About 1,500 academics, students and researchers - including a former US diplomat - have signed an online petition for more funds for the University of Hong Kong library, which they say is "going downhill very fast".
Official funding for the internationally known library has dropped 25 per cent in the past decade and students are losing out, the petitioners say.
The university acknowledges that funding is tight, but says collaboration with "a greater network of libraries" across the city is helping to keep essential material available.
Petition originator Dr Priscilla Roberts said yesterday that the university lacked online resources, book collections, microfilm and journals.
"The library has been No 1 in Asia but the way it is going now, it is going downhill very fast," said Roberts, associate professor of history at the university.
"The funding is now at three-quarters of where it was 10 or 12 years ago," she said.
"There is far more online than there was 10 years ago, but a very good deal of that is not open access. These databases and online journals are businesses, they are not available for free."
Petitioners say they are alarmed that the university may be throwing away its reputation as a prestigious centre of learning and its place among the top few universities in Asia.
The petition states that despite major growth in the number of students this academic year with the transition to the new 3-3-4 education system, the library has been steadily starved of funding.
In 2002-03, it had a library resources fund of HK$75.9 million. If increased every year by 5 per cent to allow for inflation, the petition argues, this should now be HK$123.6 million. The library resources fund now stands at just HK$91 million.

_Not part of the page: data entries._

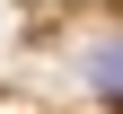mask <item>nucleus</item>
<instances>
[{
    "instance_id": "nucleus-1",
    "label": "nucleus",
    "mask_w": 123,
    "mask_h": 114,
    "mask_svg": "<svg viewBox=\"0 0 123 114\" xmlns=\"http://www.w3.org/2000/svg\"><path fill=\"white\" fill-rule=\"evenodd\" d=\"M79 70H88V88H97L105 105H114V96H123V35H105V44H88V53H79Z\"/></svg>"
},
{
    "instance_id": "nucleus-2",
    "label": "nucleus",
    "mask_w": 123,
    "mask_h": 114,
    "mask_svg": "<svg viewBox=\"0 0 123 114\" xmlns=\"http://www.w3.org/2000/svg\"><path fill=\"white\" fill-rule=\"evenodd\" d=\"M114 114H123V96H114Z\"/></svg>"
},
{
    "instance_id": "nucleus-3",
    "label": "nucleus",
    "mask_w": 123,
    "mask_h": 114,
    "mask_svg": "<svg viewBox=\"0 0 123 114\" xmlns=\"http://www.w3.org/2000/svg\"><path fill=\"white\" fill-rule=\"evenodd\" d=\"M114 9H123V0H114Z\"/></svg>"
}]
</instances>
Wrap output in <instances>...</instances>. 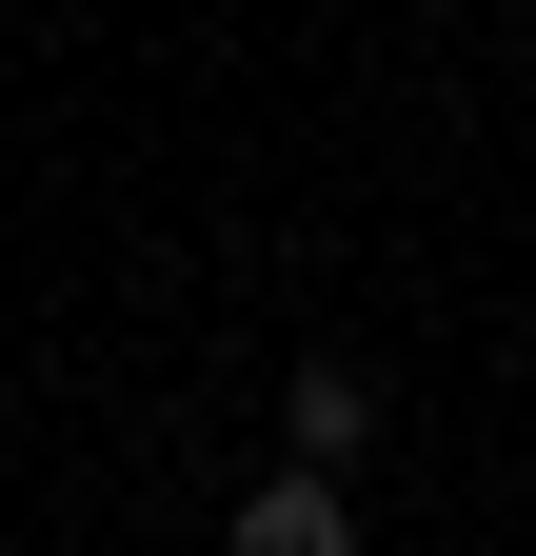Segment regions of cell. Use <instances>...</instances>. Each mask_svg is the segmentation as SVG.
<instances>
[{
    "instance_id": "cell-2",
    "label": "cell",
    "mask_w": 536,
    "mask_h": 556,
    "mask_svg": "<svg viewBox=\"0 0 536 556\" xmlns=\"http://www.w3.org/2000/svg\"><path fill=\"white\" fill-rule=\"evenodd\" d=\"M358 438H378V378H358V358H298V397H279V457H318V477H339Z\"/></svg>"
},
{
    "instance_id": "cell-1",
    "label": "cell",
    "mask_w": 536,
    "mask_h": 556,
    "mask_svg": "<svg viewBox=\"0 0 536 556\" xmlns=\"http://www.w3.org/2000/svg\"><path fill=\"white\" fill-rule=\"evenodd\" d=\"M219 556H358V497H339L318 457H279V497H239V536H219Z\"/></svg>"
}]
</instances>
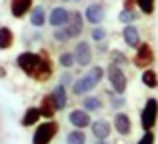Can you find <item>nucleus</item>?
Instances as JSON below:
<instances>
[{
	"instance_id": "obj_1",
	"label": "nucleus",
	"mask_w": 158,
	"mask_h": 144,
	"mask_svg": "<svg viewBox=\"0 0 158 144\" xmlns=\"http://www.w3.org/2000/svg\"><path fill=\"white\" fill-rule=\"evenodd\" d=\"M16 64L24 74L32 76L38 82H46L52 74V64L46 54H36V52H22L16 58Z\"/></svg>"
},
{
	"instance_id": "obj_2",
	"label": "nucleus",
	"mask_w": 158,
	"mask_h": 144,
	"mask_svg": "<svg viewBox=\"0 0 158 144\" xmlns=\"http://www.w3.org/2000/svg\"><path fill=\"white\" fill-rule=\"evenodd\" d=\"M158 120V100L156 98H148L146 104L142 108V114H140V122H142L144 130H152Z\"/></svg>"
},
{
	"instance_id": "obj_3",
	"label": "nucleus",
	"mask_w": 158,
	"mask_h": 144,
	"mask_svg": "<svg viewBox=\"0 0 158 144\" xmlns=\"http://www.w3.org/2000/svg\"><path fill=\"white\" fill-rule=\"evenodd\" d=\"M106 74H108V80H110L112 88H114L116 94H124V90H126L128 82H126V74H124V70L118 66V64L112 62L110 66L106 68Z\"/></svg>"
},
{
	"instance_id": "obj_4",
	"label": "nucleus",
	"mask_w": 158,
	"mask_h": 144,
	"mask_svg": "<svg viewBox=\"0 0 158 144\" xmlns=\"http://www.w3.org/2000/svg\"><path fill=\"white\" fill-rule=\"evenodd\" d=\"M56 122H44V124H40L38 128H36L34 136H32V144H50L52 138L56 136Z\"/></svg>"
},
{
	"instance_id": "obj_5",
	"label": "nucleus",
	"mask_w": 158,
	"mask_h": 144,
	"mask_svg": "<svg viewBox=\"0 0 158 144\" xmlns=\"http://www.w3.org/2000/svg\"><path fill=\"white\" fill-rule=\"evenodd\" d=\"M134 64L138 68H148L150 64H154V50H152L150 44H146V42L138 44V50H136V56H134Z\"/></svg>"
},
{
	"instance_id": "obj_6",
	"label": "nucleus",
	"mask_w": 158,
	"mask_h": 144,
	"mask_svg": "<svg viewBox=\"0 0 158 144\" xmlns=\"http://www.w3.org/2000/svg\"><path fill=\"white\" fill-rule=\"evenodd\" d=\"M74 58L80 66H88L92 62V48L88 46V42H78L76 50H74Z\"/></svg>"
},
{
	"instance_id": "obj_7",
	"label": "nucleus",
	"mask_w": 158,
	"mask_h": 144,
	"mask_svg": "<svg viewBox=\"0 0 158 144\" xmlns=\"http://www.w3.org/2000/svg\"><path fill=\"white\" fill-rule=\"evenodd\" d=\"M96 84H98V82L94 80L90 74H86V76L76 78V82L72 84V92L74 94H86V92H90V90H92Z\"/></svg>"
},
{
	"instance_id": "obj_8",
	"label": "nucleus",
	"mask_w": 158,
	"mask_h": 144,
	"mask_svg": "<svg viewBox=\"0 0 158 144\" xmlns=\"http://www.w3.org/2000/svg\"><path fill=\"white\" fill-rule=\"evenodd\" d=\"M64 26L68 28L70 36H78V34H82V28H84V18H82L80 12H70L68 22H66Z\"/></svg>"
},
{
	"instance_id": "obj_9",
	"label": "nucleus",
	"mask_w": 158,
	"mask_h": 144,
	"mask_svg": "<svg viewBox=\"0 0 158 144\" xmlns=\"http://www.w3.org/2000/svg\"><path fill=\"white\" fill-rule=\"evenodd\" d=\"M68 120L72 126H76V128H86V126H90V116L86 110H72V112L68 114Z\"/></svg>"
},
{
	"instance_id": "obj_10",
	"label": "nucleus",
	"mask_w": 158,
	"mask_h": 144,
	"mask_svg": "<svg viewBox=\"0 0 158 144\" xmlns=\"http://www.w3.org/2000/svg\"><path fill=\"white\" fill-rule=\"evenodd\" d=\"M68 16H70V12L66 10V8L58 6V8H54V10L50 12V16H48V22H50L54 28H58V26H64V24L68 22Z\"/></svg>"
},
{
	"instance_id": "obj_11",
	"label": "nucleus",
	"mask_w": 158,
	"mask_h": 144,
	"mask_svg": "<svg viewBox=\"0 0 158 144\" xmlns=\"http://www.w3.org/2000/svg\"><path fill=\"white\" fill-rule=\"evenodd\" d=\"M114 128L118 130V134L128 136V134L132 132V122H130V118H128L124 112H118V114L114 116Z\"/></svg>"
},
{
	"instance_id": "obj_12",
	"label": "nucleus",
	"mask_w": 158,
	"mask_h": 144,
	"mask_svg": "<svg viewBox=\"0 0 158 144\" xmlns=\"http://www.w3.org/2000/svg\"><path fill=\"white\" fill-rule=\"evenodd\" d=\"M86 20H88L90 24H100L102 20H104V8H102V4H90L88 8H86Z\"/></svg>"
},
{
	"instance_id": "obj_13",
	"label": "nucleus",
	"mask_w": 158,
	"mask_h": 144,
	"mask_svg": "<svg viewBox=\"0 0 158 144\" xmlns=\"http://www.w3.org/2000/svg\"><path fill=\"white\" fill-rule=\"evenodd\" d=\"M30 8H32V0H12L10 2V12L14 18H22Z\"/></svg>"
},
{
	"instance_id": "obj_14",
	"label": "nucleus",
	"mask_w": 158,
	"mask_h": 144,
	"mask_svg": "<svg viewBox=\"0 0 158 144\" xmlns=\"http://www.w3.org/2000/svg\"><path fill=\"white\" fill-rule=\"evenodd\" d=\"M40 116H44V118H52L54 114H56V102H54V98H52V94L50 96H44L42 98V102H40Z\"/></svg>"
},
{
	"instance_id": "obj_15",
	"label": "nucleus",
	"mask_w": 158,
	"mask_h": 144,
	"mask_svg": "<svg viewBox=\"0 0 158 144\" xmlns=\"http://www.w3.org/2000/svg\"><path fill=\"white\" fill-rule=\"evenodd\" d=\"M92 134L98 138V140H106L110 136V124L106 120H96L92 122Z\"/></svg>"
},
{
	"instance_id": "obj_16",
	"label": "nucleus",
	"mask_w": 158,
	"mask_h": 144,
	"mask_svg": "<svg viewBox=\"0 0 158 144\" xmlns=\"http://www.w3.org/2000/svg\"><path fill=\"white\" fill-rule=\"evenodd\" d=\"M52 98L54 102H56V108H66V104H68V96H66V86L64 84H58L56 88L52 90Z\"/></svg>"
},
{
	"instance_id": "obj_17",
	"label": "nucleus",
	"mask_w": 158,
	"mask_h": 144,
	"mask_svg": "<svg viewBox=\"0 0 158 144\" xmlns=\"http://www.w3.org/2000/svg\"><path fill=\"white\" fill-rule=\"evenodd\" d=\"M122 36H124V42H126L128 46H138L140 44V32L136 30L134 26H124Z\"/></svg>"
},
{
	"instance_id": "obj_18",
	"label": "nucleus",
	"mask_w": 158,
	"mask_h": 144,
	"mask_svg": "<svg viewBox=\"0 0 158 144\" xmlns=\"http://www.w3.org/2000/svg\"><path fill=\"white\" fill-rule=\"evenodd\" d=\"M46 10H44V6H36L32 8L30 12V22L32 26H44V22H46Z\"/></svg>"
},
{
	"instance_id": "obj_19",
	"label": "nucleus",
	"mask_w": 158,
	"mask_h": 144,
	"mask_svg": "<svg viewBox=\"0 0 158 144\" xmlns=\"http://www.w3.org/2000/svg\"><path fill=\"white\" fill-rule=\"evenodd\" d=\"M12 42H14V34H12L10 28L2 26L0 28V50H8V48L12 46Z\"/></svg>"
},
{
	"instance_id": "obj_20",
	"label": "nucleus",
	"mask_w": 158,
	"mask_h": 144,
	"mask_svg": "<svg viewBox=\"0 0 158 144\" xmlns=\"http://www.w3.org/2000/svg\"><path fill=\"white\" fill-rule=\"evenodd\" d=\"M38 118H40V110H38V108H28L26 112H24V116H22V126L34 124Z\"/></svg>"
},
{
	"instance_id": "obj_21",
	"label": "nucleus",
	"mask_w": 158,
	"mask_h": 144,
	"mask_svg": "<svg viewBox=\"0 0 158 144\" xmlns=\"http://www.w3.org/2000/svg\"><path fill=\"white\" fill-rule=\"evenodd\" d=\"M142 82H144V86H148V88H156L158 86V74L148 68V70H144V74H142Z\"/></svg>"
},
{
	"instance_id": "obj_22",
	"label": "nucleus",
	"mask_w": 158,
	"mask_h": 144,
	"mask_svg": "<svg viewBox=\"0 0 158 144\" xmlns=\"http://www.w3.org/2000/svg\"><path fill=\"white\" fill-rule=\"evenodd\" d=\"M84 142H86V136L82 130H72L66 136V144H84Z\"/></svg>"
},
{
	"instance_id": "obj_23",
	"label": "nucleus",
	"mask_w": 158,
	"mask_h": 144,
	"mask_svg": "<svg viewBox=\"0 0 158 144\" xmlns=\"http://www.w3.org/2000/svg\"><path fill=\"white\" fill-rule=\"evenodd\" d=\"M102 108V102L100 98L92 96V98H84V110H92V112H96V110Z\"/></svg>"
},
{
	"instance_id": "obj_24",
	"label": "nucleus",
	"mask_w": 158,
	"mask_h": 144,
	"mask_svg": "<svg viewBox=\"0 0 158 144\" xmlns=\"http://www.w3.org/2000/svg\"><path fill=\"white\" fill-rule=\"evenodd\" d=\"M120 22H124V24H130V22H134L136 18H138V16H136V12L132 10V8H124L122 12H120Z\"/></svg>"
},
{
	"instance_id": "obj_25",
	"label": "nucleus",
	"mask_w": 158,
	"mask_h": 144,
	"mask_svg": "<svg viewBox=\"0 0 158 144\" xmlns=\"http://www.w3.org/2000/svg\"><path fill=\"white\" fill-rule=\"evenodd\" d=\"M60 66L64 68H70L72 64H76V58H74V52H64V54H60Z\"/></svg>"
},
{
	"instance_id": "obj_26",
	"label": "nucleus",
	"mask_w": 158,
	"mask_h": 144,
	"mask_svg": "<svg viewBox=\"0 0 158 144\" xmlns=\"http://www.w3.org/2000/svg\"><path fill=\"white\" fill-rule=\"evenodd\" d=\"M54 38H56L58 42H66V40H70L72 36H70V32H68V28H66V26H58L56 32H54Z\"/></svg>"
},
{
	"instance_id": "obj_27",
	"label": "nucleus",
	"mask_w": 158,
	"mask_h": 144,
	"mask_svg": "<svg viewBox=\"0 0 158 144\" xmlns=\"http://www.w3.org/2000/svg\"><path fill=\"white\" fill-rule=\"evenodd\" d=\"M138 8L144 12V14H152L154 12V0H136Z\"/></svg>"
},
{
	"instance_id": "obj_28",
	"label": "nucleus",
	"mask_w": 158,
	"mask_h": 144,
	"mask_svg": "<svg viewBox=\"0 0 158 144\" xmlns=\"http://www.w3.org/2000/svg\"><path fill=\"white\" fill-rule=\"evenodd\" d=\"M88 74H90V76H92L96 82H100V80H102V76H104V70H102L100 66H92V70H90Z\"/></svg>"
},
{
	"instance_id": "obj_29",
	"label": "nucleus",
	"mask_w": 158,
	"mask_h": 144,
	"mask_svg": "<svg viewBox=\"0 0 158 144\" xmlns=\"http://www.w3.org/2000/svg\"><path fill=\"white\" fill-rule=\"evenodd\" d=\"M136 144H154V134H152V130H146V132H144V136L140 138Z\"/></svg>"
},
{
	"instance_id": "obj_30",
	"label": "nucleus",
	"mask_w": 158,
	"mask_h": 144,
	"mask_svg": "<svg viewBox=\"0 0 158 144\" xmlns=\"http://www.w3.org/2000/svg\"><path fill=\"white\" fill-rule=\"evenodd\" d=\"M104 38H106V30H104V28H94V30H92V40L102 42Z\"/></svg>"
},
{
	"instance_id": "obj_31",
	"label": "nucleus",
	"mask_w": 158,
	"mask_h": 144,
	"mask_svg": "<svg viewBox=\"0 0 158 144\" xmlns=\"http://www.w3.org/2000/svg\"><path fill=\"white\" fill-rule=\"evenodd\" d=\"M112 58H114V64H124L126 62V56L120 54V52H112Z\"/></svg>"
},
{
	"instance_id": "obj_32",
	"label": "nucleus",
	"mask_w": 158,
	"mask_h": 144,
	"mask_svg": "<svg viewBox=\"0 0 158 144\" xmlns=\"http://www.w3.org/2000/svg\"><path fill=\"white\" fill-rule=\"evenodd\" d=\"M124 104H126L124 96H120V98H114V100H112V106H114V108H120V106H124Z\"/></svg>"
},
{
	"instance_id": "obj_33",
	"label": "nucleus",
	"mask_w": 158,
	"mask_h": 144,
	"mask_svg": "<svg viewBox=\"0 0 158 144\" xmlns=\"http://www.w3.org/2000/svg\"><path fill=\"white\" fill-rule=\"evenodd\" d=\"M70 80H72V78H70V74H64V76H62V82H60V84H64V86H66Z\"/></svg>"
},
{
	"instance_id": "obj_34",
	"label": "nucleus",
	"mask_w": 158,
	"mask_h": 144,
	"mask_svg": "<svg viewBox=\"0 0 158 144\" xmlns=\"http://www.w3.org/2000/svg\"><path fill=\"white\" fill-rule=\"evenodd\" d=\"M96 144H108V142H106V140H98Z\"/></svg>"
},
{
	"instance_id": "obj_35",
	"label": "nucleus",
	"mask_w": 158,
	"mask_h": 144,
	"mask_svg": "<svg viewBox=\"0 0 158 144\" xmlns=\"http://www.w3.org/2000/svg\"><path fill=\"white\" fill-rule=\"evenodd\" d=\"M64 2H78V0H64Z\"/></svg>"
}]
</instances>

The reduction in funds available for resources has been mirrored by an 18.5 per cent cut in library staff from 242 in 2002-03 to 197 in 2011-12.
University librarian Peter Sidorko said that until now, the increasing shortfall had been covered by money from interest earned on endowment funds and self-funded student programmes.
But that money would not last any longer, Sidorko said, and a crunch time had now been reached where books and other resources could not be bought for faculty courses.
Renowned Norwegian historian Arne Westad, co-director of the London School of Economics' IDEAS research centre, said in his petition submission that the HKU library was one of the world's great libraries, not least for Chinese materials.
"Its current funding level seems to be well below that of other major libraries worldwide and needs to be improved soon if the collections shall not suffer in the long run," Westad wrote.
Others who signed the petition included Lynn White, Princeton University's professor emeritus of Chinese politics, and prizewinning historian Frank Dikotter.
Dr Paul Smethurst of HKU's School of English said he was "very surprised recently to discover that many of the books I need for research and teaching are to be found in other libraries in Hong Kong".
"The library used to have a good collection of works on travel writing, but alas no more," he added.
Others who showed their support included Julia Chang Bloch, the first Asian-American appointed a US ambassador who is now president of the US-China Education Trust, together with a former HKU librarian and a former vice-chancellor.
Professor Roland Chin, the university's deputy vice-chancellor and provost, said that with the new four-year curriculum and a double cohort of students this year, the university faced competing demands on resources.
"While we recognise the importance of maintaining a balance between traditional material such as manuscripts and online material such as electronic journals, we have made sure that hard-copy manuscripts are available through our libraries' proactive inter-institutional collaboration," he said.
"The HKU libraries are leveraging the strength of being part of a greater network of libraries in Hong Kong. Our students and staff have access to a much greater pool of resources through our inter-library loan system."